■ Text section ■
Figure 2. A biological synapse and ANN synapses [24].

The artificial neuron receives input impulses and produces output signals. All data from the surrounding environment or an output from other neurons can be used as an input signal. A model of an artificial neuron is shown in Figure 3.

Figure 3. Model of artificial neuron.

3.2. Architecture of Neural Network

A neural network is composed of numerous mutually connected neurons grouped in layers. The complexity of the network is determined by the number of layers. Between the input (first) and the output (last) layer, a network can have one or several hidden layers (Figure 4). The function of the input layer is to receive data from the environment. The data are processed in the hidden layers and sent to the output layer.

Figure 4. Model artificial neural network.

The final outputs from the network are the neuron activations from the last layer, which constitute the solution to the analyzed problem. The input data can have any form or type. The fundamental principle is that for each piece of data, we must have only one input value. Depending on the problem’s type, the network can have one or few outputs.

3.3. Weight Coefficients

Weight coefficients are fundamental components of all neural networks. They express the relative importance of each neuron’s input and determine the input’s ability to stimulate the neurons [25,26,27,28].

Every input neuron has its own weight coefficient. We compute the input signal from each neuron by multiplying the weight coefficients with the input signals and summing the results. The input data are marked as x_i, and the appropriate weight coefficients are marked as w_ij, as shown in Figure 4. Neurons register the summed input impulse, which is equal to the sum of all inputs, as shown in Equation (1).

$$\sum =w_{ij}{x}_i+b$$

(1)

The main purpose of the activation function is to determine whether the result from the summation inputs from Equation (2) can generate an output. This function is related to the neurons from the hidden layers. Almost every nonlinear function can be used as an activation function, but a common practice is to use the sigmoid function (log sigmoid and hyperbolic tangent), as demonstrated with Equation (2).

$$f(x)={\displaystyle \frac{1}{1+e^{-x}}}$$

(2)

A crucial property of neural networks is their capacity to modify weights based on historical input, which is the network’s learning process.

3.4. Neural Network Training Process

Artificial neural networks possess several fundamental characteristics, notably their learning ability, which aligns them with real-world processes and human cognition, alongside their capacity to identify connections within chaotic and incomprehensible data and their generalization ability. Therefore, network parameters such as number of hidden layers, number of hidden nodes, transfer functions, and learning rules were trained multiple times to produce the best weights for the model.

The training process of neural networks involves the periodic transmission of data through the network and the comparison of the received input values with the anticipated ones. If a discrepancy exists between those values, an adjustment of the weight coefficient (change in the neuron connections) must be implemented. This procedure is reiterated several times until the network responds as desired, or until all weight coefficients from the training data are fully adjusted. When the network produces accurate outputs for the entirety of the training data, it can be classified as a trained network. After the training process, the network should be able to generate outputs for new input data that are different from the training ones [29,30,31].

■ Collected data ■
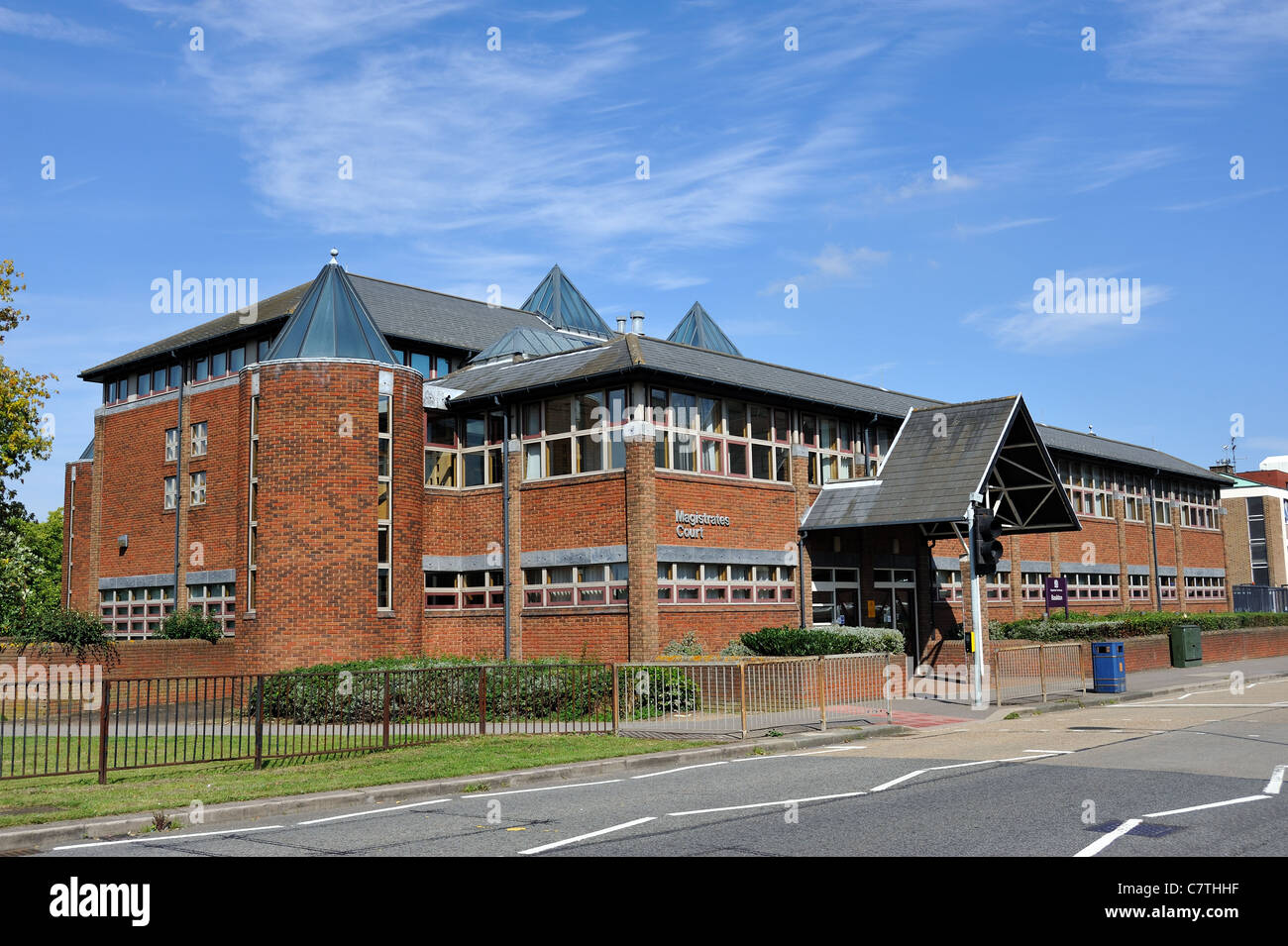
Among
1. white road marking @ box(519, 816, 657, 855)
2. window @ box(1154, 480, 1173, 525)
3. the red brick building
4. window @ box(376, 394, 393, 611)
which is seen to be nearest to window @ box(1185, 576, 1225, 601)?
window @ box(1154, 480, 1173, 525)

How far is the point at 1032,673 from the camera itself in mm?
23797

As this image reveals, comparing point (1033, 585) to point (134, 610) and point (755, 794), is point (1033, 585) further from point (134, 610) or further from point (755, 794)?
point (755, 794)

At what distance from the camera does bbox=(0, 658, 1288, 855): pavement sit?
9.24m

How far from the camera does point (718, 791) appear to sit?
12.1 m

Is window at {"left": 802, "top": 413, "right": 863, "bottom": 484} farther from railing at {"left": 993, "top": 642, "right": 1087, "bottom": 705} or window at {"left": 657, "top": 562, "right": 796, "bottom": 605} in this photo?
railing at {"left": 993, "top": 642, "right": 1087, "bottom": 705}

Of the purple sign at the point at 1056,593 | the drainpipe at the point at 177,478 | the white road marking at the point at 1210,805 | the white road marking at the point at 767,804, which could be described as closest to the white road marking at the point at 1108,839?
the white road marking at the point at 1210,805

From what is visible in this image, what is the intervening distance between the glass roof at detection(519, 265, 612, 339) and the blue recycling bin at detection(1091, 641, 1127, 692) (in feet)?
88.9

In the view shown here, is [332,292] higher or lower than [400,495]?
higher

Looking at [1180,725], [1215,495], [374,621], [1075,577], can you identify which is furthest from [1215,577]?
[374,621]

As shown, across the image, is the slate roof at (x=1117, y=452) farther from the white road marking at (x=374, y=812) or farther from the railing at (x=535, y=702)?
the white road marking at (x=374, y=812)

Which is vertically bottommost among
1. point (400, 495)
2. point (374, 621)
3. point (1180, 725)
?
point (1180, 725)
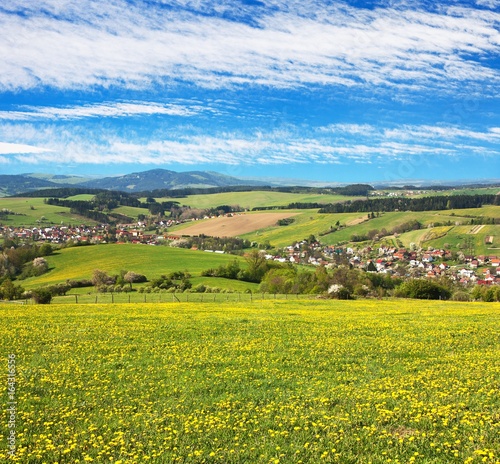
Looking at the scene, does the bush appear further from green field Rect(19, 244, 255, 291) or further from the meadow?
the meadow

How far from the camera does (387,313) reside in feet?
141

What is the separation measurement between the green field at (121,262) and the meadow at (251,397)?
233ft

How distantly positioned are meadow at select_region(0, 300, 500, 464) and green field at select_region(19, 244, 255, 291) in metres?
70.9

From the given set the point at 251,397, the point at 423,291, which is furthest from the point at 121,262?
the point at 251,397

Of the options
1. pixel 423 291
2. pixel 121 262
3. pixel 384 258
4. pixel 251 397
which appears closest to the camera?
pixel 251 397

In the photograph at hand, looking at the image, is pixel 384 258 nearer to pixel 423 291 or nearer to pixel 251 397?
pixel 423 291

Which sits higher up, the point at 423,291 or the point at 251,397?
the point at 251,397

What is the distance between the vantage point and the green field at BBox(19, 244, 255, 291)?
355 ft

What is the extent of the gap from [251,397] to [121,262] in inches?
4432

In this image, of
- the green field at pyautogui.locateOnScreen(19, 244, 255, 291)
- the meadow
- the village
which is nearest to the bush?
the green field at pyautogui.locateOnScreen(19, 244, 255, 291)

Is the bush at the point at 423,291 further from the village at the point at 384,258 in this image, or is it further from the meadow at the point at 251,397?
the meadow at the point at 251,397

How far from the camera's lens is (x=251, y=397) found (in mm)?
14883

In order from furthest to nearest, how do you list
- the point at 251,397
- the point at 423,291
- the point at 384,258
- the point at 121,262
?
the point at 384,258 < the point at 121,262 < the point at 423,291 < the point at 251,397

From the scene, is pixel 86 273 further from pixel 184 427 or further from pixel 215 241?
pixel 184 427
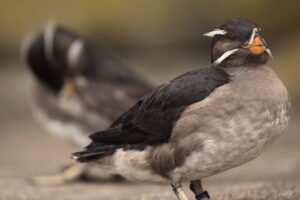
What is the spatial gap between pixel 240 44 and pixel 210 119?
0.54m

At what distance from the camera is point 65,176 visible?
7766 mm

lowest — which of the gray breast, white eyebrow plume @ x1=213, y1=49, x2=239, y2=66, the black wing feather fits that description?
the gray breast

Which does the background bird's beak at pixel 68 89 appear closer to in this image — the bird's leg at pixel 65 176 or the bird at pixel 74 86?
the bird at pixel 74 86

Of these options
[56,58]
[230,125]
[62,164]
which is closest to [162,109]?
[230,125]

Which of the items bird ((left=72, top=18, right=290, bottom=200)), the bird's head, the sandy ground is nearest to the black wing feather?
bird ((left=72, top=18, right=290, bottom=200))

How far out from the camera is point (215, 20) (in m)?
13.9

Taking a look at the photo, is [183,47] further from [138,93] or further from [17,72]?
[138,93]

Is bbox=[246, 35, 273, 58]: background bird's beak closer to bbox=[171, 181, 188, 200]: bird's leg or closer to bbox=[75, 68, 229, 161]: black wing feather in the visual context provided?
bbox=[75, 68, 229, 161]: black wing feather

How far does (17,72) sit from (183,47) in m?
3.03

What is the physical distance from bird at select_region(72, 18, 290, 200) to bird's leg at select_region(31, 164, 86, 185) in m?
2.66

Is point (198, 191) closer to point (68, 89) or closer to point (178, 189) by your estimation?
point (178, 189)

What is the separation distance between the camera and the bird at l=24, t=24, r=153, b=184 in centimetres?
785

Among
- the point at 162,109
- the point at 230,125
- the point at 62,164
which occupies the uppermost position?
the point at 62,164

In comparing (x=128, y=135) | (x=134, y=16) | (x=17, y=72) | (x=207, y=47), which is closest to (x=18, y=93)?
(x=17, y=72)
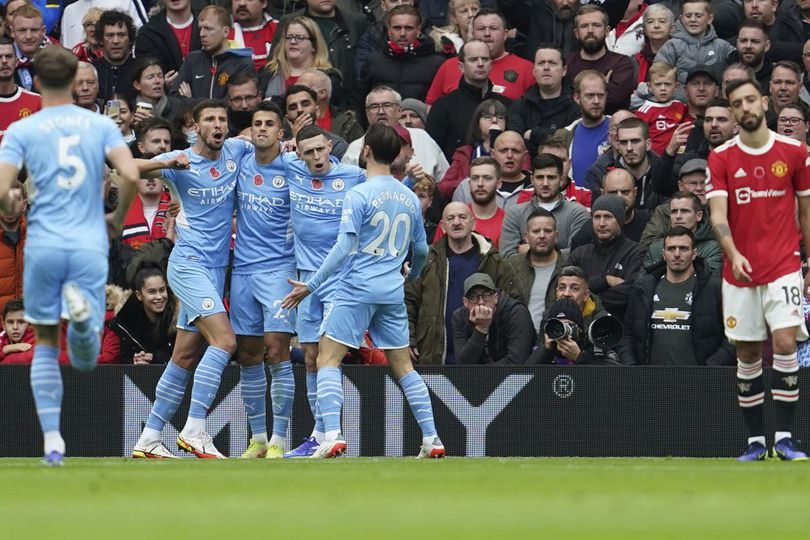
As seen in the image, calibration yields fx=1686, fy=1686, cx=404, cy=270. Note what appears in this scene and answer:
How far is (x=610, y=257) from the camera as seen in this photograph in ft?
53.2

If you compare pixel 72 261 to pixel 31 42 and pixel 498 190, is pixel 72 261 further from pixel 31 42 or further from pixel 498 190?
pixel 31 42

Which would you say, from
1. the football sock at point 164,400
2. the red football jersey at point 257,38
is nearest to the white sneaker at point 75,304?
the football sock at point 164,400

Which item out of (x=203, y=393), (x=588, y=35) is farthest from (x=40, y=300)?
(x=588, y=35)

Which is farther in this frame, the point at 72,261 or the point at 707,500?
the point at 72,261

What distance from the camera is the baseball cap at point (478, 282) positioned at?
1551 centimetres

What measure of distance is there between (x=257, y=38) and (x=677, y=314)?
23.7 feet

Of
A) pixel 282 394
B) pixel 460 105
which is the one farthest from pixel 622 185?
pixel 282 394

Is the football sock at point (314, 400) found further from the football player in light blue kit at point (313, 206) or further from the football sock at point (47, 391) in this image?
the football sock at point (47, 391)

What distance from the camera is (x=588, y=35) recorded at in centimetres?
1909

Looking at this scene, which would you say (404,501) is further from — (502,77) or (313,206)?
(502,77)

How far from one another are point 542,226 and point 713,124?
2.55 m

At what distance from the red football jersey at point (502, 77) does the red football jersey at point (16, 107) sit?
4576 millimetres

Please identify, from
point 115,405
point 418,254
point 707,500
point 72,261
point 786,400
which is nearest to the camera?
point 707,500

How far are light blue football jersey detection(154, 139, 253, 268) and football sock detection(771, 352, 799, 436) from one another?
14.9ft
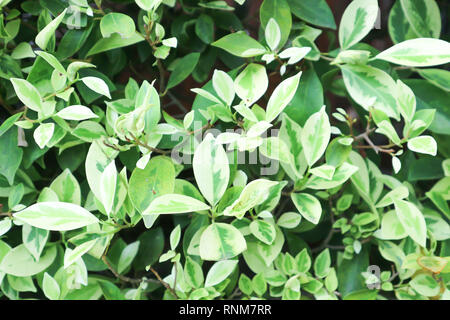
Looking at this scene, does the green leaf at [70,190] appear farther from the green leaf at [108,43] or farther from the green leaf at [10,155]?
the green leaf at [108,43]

■ Exercise tasks ■
1/ Based on the neural network text, explain in one to three sentences why a weight coefficient gets adjusted during training.
2/ Write the next part of the neural network text, starting after its final sentence.

■ Exercise answers ■
1/ During training, data are passed through the network and the received values are compared with the anticipated ones. When there is a discrepancy between them, the weight coefficient must be adjusted, which changes the neuron connections. This is repeated until the network responds as desired.

2/
The learning and training processes within neural networks are crucial to ensuring their effectiveness in addressing engineering prediction challenges.

4. Methodology

This study employs a case study approach using an earned value dataset comprising 180 historical cases of industrial building projects from engineering institutions, contractors, and consultants in Indonesia. Multiple models are built and trained with different structures using the ANN model created in Python 3.8.0. To assure reproducibility, we established a fixed random seed to guarantee deterministic outcomes. Input parameters were standardized by min-max scaling to the range [0, 1]. The model was executed in Python 3.8.0 utilizing TensorFlow 2.0, trained for 200 epochs with a batch size of 32, a learning rate of 0.001, and the Adam optimizer (β1 = 0.9, β2 = 0.999). The data was arbitrarily allocated to 85% for training and 15% for testing. The average performance indicators (R², MSE, MAPE, PA) were documented after each experiment was conducted three times.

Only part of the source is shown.